Cady Kuzmich, News Editor
The government wasn’t the only thing to shut down last week. Silk Road, the so-called “E-Bay of illegal drugs,” has been officially stomped out. The popular drug-trafficking website has ended its brief, yet profitable, two year stint following the arrest of 29-year-old owner, Ross William Ulbricht. Known as “Dread Pirate Roberts” in the deepest realms of the internet, Ulbricht was arrested on October 2, in San Francisco.
The Silk Road was not exactly easy to find, especially since customers used bit-coin during transactions instead of cash or credit cards. Since its 2011 launch, Silk Road has raked in 9.5 million bit-coin, roughly equivalent to $1.2 billion. The site required a TOR network, so customers would not be able to find it by simply using Google. Regardless, Dread Pirate Roberts wasn’t quite hard enough to find. After Ulbricht’s arrest, online shopping carts full of heroin and weed were emptied, leaving those in need of a fix with two options: to hit the streets or set up an account at a competing site to do exactly the same thing.
For two years now, Silk Road has provided thousands of clients with a relatively safe way to obtain drugs.
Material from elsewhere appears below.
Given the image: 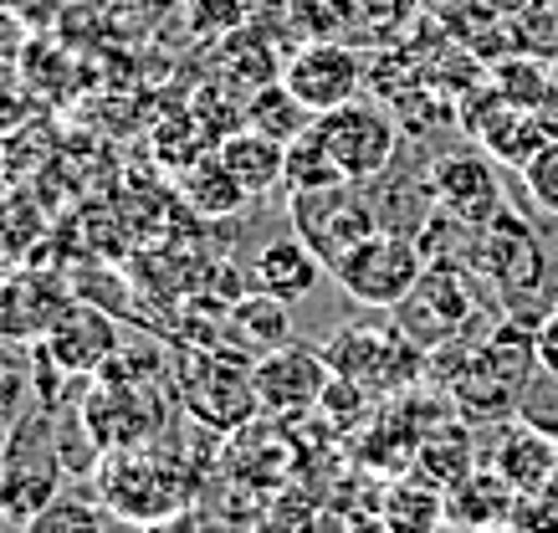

Consumers could decide who to buy from based on the ratings past consumers have given, much like any other online shopping site. SUNY Student James Hurley (name changed for anonymity), offered to share his perspective on Silk Road, saying, “What was great about it was, it really globalized things. I got some really fantastically pure MDMA from Germany. Oh, hit the spot. It made getting source drugs easy, as easy as buying off Amazon if you knew the way. You could go from no connections to being the big dealer in town, in weeks. That was not possible before.”
He went on to discuss the impact of the shutdown. “Overall I think shutting it down hurts a lot, as now people won’t be able to get good product as easily, leading to shitty people passing off Meth and Heroin as the drug du jour (Molly right now, acid yesterday, Ketamine tomorrow? Hard to tell) leading to more ODs, addiction and pain.” Hurley closed saying, “People are going to do drugs either way, best to do them as safely as possible.”
Despite praise for being a safer way to buy and sell drugs, the Silk Road had plenty of dark corners for shady deals. While messy street-deals were generally avoided, the site supposedly offered contact lists for hit-men, weapons and lessons on how to hack ATM machines. Even former owner, Ulbricht, has been accused of hiring a hit-man to take care of a less than compliant dealer.